§ **Supplied records**
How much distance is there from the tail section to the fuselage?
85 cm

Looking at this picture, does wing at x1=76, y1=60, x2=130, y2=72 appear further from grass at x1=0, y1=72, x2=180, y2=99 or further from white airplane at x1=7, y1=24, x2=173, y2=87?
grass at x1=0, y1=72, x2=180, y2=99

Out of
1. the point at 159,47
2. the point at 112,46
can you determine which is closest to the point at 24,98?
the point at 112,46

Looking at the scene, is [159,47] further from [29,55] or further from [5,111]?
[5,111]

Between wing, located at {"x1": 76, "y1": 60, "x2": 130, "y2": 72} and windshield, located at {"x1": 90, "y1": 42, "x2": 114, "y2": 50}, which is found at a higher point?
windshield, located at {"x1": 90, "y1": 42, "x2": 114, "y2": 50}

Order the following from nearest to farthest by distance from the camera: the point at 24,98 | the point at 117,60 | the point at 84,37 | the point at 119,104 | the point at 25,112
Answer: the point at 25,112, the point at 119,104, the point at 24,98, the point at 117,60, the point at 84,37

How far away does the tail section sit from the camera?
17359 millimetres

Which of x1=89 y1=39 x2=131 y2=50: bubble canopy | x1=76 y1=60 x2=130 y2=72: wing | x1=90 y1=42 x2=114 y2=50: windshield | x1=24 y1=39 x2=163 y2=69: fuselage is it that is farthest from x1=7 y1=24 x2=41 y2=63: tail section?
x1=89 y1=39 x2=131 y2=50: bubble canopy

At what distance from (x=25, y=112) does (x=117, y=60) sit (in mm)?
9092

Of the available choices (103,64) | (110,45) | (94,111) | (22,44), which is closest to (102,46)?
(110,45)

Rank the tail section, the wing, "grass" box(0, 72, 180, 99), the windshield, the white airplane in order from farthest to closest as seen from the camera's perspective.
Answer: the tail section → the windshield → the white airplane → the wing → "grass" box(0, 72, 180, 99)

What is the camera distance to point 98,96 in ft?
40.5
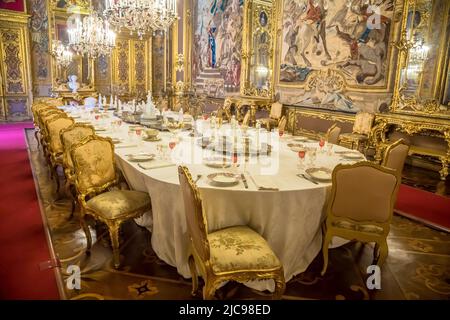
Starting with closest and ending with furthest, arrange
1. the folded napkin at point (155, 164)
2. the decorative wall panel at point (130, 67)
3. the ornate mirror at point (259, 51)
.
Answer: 1. the folded napkin at point (155, 164)
2. the ornate mirror at point (259, 51)
3. the decorative wall panel at point (130, 67)

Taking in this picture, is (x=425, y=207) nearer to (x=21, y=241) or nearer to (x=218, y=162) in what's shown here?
(x=218, y=162)

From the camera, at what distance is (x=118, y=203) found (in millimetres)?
2957

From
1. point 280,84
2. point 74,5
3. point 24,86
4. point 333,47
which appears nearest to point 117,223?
point 333,47

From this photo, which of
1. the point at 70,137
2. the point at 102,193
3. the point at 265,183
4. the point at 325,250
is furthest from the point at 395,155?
the point at 70,137

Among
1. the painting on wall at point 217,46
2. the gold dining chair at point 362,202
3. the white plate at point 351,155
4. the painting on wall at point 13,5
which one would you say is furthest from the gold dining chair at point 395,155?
the painting on wall at point 13,5

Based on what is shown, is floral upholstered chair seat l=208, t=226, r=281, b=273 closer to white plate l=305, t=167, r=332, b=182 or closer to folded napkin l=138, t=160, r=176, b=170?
white plate l=305, t=167, r=332, b=182

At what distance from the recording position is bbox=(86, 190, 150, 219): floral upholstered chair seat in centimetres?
289

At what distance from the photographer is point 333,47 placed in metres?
7.32

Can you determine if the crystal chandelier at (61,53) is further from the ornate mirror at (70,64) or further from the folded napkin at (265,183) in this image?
the folded napkin at (265,183)

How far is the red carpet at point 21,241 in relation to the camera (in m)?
2.58

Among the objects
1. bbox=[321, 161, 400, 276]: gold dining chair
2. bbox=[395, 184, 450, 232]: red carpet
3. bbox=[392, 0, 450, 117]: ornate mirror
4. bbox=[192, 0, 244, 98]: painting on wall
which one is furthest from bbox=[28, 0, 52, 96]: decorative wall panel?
bbox=[321, 161, 400, 276]: gold dining chair

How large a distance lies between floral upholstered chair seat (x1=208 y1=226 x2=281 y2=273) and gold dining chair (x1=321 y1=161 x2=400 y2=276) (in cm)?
69

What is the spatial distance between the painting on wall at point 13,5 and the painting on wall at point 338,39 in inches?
318

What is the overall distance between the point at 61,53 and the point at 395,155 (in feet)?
35.9
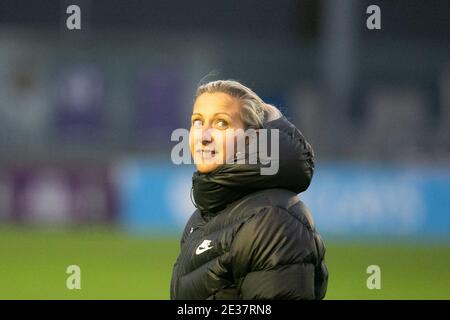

§ **Task directions**
Can you rewrite all the rows above as a JSON list of strings, with one string per line, no blank lines, and the pictures left out?

§ **Expected answer**
[
  "How much distance is there from the tail section to the fuselage?",
  "85 cm",
  "Looking at this picture, does wing at x1=76, y1=60, x2=130, y2=72 appear further from grass at x1=0, y1=72, x2=180, y2=99 or further from white airplane at x1=7, y1=24, x2=173, y2=87?",
  "grass at x1=0, y1=72, x2=180, y2=99",
  "Out of",
  "1. the point at 159,47",
  "2. the point at 112,46",
  "can you determine which is closest to the point at 24,98?",
  "the point at 112,46",
  "Looking at the scene, is [159,47] further from [29,55] or further from [5,111]?",
  "[5,111]",
  "Between wing, located at {\"x1\": 76, \"y1\": 60, \"x2\": 130, \"y2\": 72} and windshield, located at {\"x1\": 90, \"y1\": 42, \"x2\": 114, \"y2\": 50}, which is found at a higher point?",
  "windshield, located at {\"x1\": 90, \"y1\": 42, \"x2\": 114, \"y2\": 50}",
  "Order the following from nearest to farthest by distance from the camera: the point at 24,98 | the point at 117,60 | the point at 84,37 | the point at 119,104 | the point at 25,112",
  "Answer: the point at 25,112, the point at 119,104, the point at 24,98, the point at 117,60, the point at 84,37",
  "How far away does the tail section sit from the camera?",
  "17359 millimetres",
  "Which of x1=89 y1=39 x2=131 y2=50: bubble canopy | x1=76 y1=60 x2=130 y2=72: wing | x1=90 y1=42 x2=114 y2=50: windshield | x1=24 y1=39 x2=163 y2=69: fuselage is it that is farthest from x1=7 y1=24 x2=41 y2=63: tail section?",
  "x1=89 y1=39 x2=131 y2=50: bubble canopy",
  "At what distance from (x=25, y=112) does (x=117, y=60) sit (in mm)?",
  "9092",
  "Of the available choices (103,64) | (110,45) | (94,111) | (22,44), which is closest to (102,46)?",
  "(110,45)",
  "Rank the tail section, the wing, \"grass\" box(0, 72, 180, 99), the windshield, the white airplane in order from farthest to closest as seen from the camera's perspective.",
  "Answer: the tail section → the windshield → the white airplane → the wing → \"grass\" box(0, 72, 180, 99)",
  "What is the camera distance to point 98,96 in ft?",
  "40.5",
  "Starting with closest and ending with furthest, arrange",
  "1. the folded napkin at point (155, 164)",
  "2. the decorative wall panel at point (130, 67)",
  "3. the ornate mirror at point (259, 51)",
  ".",
  "Answer: 1. the folded napkin at point (155, 164)",
  "2. the ornate mirror at point (259, 51)",
  "3. the decorative wall panel at point (130, 67)",
  "Taking in this picture, is (x=425, y=207) nearer to (x=21, y=241) or nearer to (x=218, y=162) in what's shown here?",
  "(x=218, y=162)",
  "From the camera, at what distance is (x=118, y=203) found (in millimetres)?",
  "2957",
  "From",
  "1. point 280,84",
  "2. point 74,5",
  "3. point 24,86",
  "4. point 333,47",
  "which appears nearest to point 117,223?",
  "point 333,47",
  "From this photo, which of",
  "1. the point at 70,137",
  "2. the point at 102,193",
  "3. the point at 265,183",
  "4. the point at 325,250",
  "is furthest from the point at 395,155?",
  "the point at 70,137",
  "Among",
  "1. the painting on wall at point 217,46",
  "2. the gold dining chair at point 362,202",
  "3. the white plate at point 351,155",
  "4. the painting on wall at point 13,5",
  "which one would you say is furthest from the gold dining chair at point 395,155?",
  "the painting on wall at point 13,5",
  "Based on what is shown, is floral upholstered chair seat l=208, t=226, r=281, b=273 closer to white plate l=305, t=167, r=332, b=182 or closer to folded napkin l=138, t=160, r=176, b=170?",
  "white plate l=305, t=167, r=332, b=182",
  "At what distance from the recording position is bbox=(86, 190, 150, 219): floral upholstered chair seat in centimetres?",
  "289",
  "At what distance from the photographer is point 333,47 placed in metres?",
  "7.32",
  "Can you determine if the crystal chandelier at (61,53) is further from the ornate mirror at (70,64) or further from the folded napkin at (265,183) in this image?",
  "the folded napkin at (265,183)",
  "How far is the red carpet at point 21,241 in relation to the camera (in m)?",
  "2.58",
  "Among the objects",
  "1. bbox=[321, 161, 400, 276]: gold dining chair",
  "2. bbox=[395, 184, 450, 232]: red carpet",
  "3. bbox=[392, 0, 450, 117]: ornate mirror",
  "4. bbox=[192, 0, 244, 98]: painting on wall",
  "which one is furthest from bbox=[28, 0, 52, 96]: decorative wall panel?",
  "bbox=[321, 161, 400, 276]: gold dining chair",
  "How large a distance lies between floral upholstered chair seat (x1=208 y1=226 x2=281 y2=273) and gold dining chair (x1=321 y1=161 x2=400 y2=276) (in cm)?",
  "69",
  "What is the spatial distance between the painting on wall at point 13,5 and the painting on wall at point 338,39 in inches?",
  "318",
  "What is the overall distance between the point at 61,53 and the point at 395,155 (in feet)?",
  "35.9"
]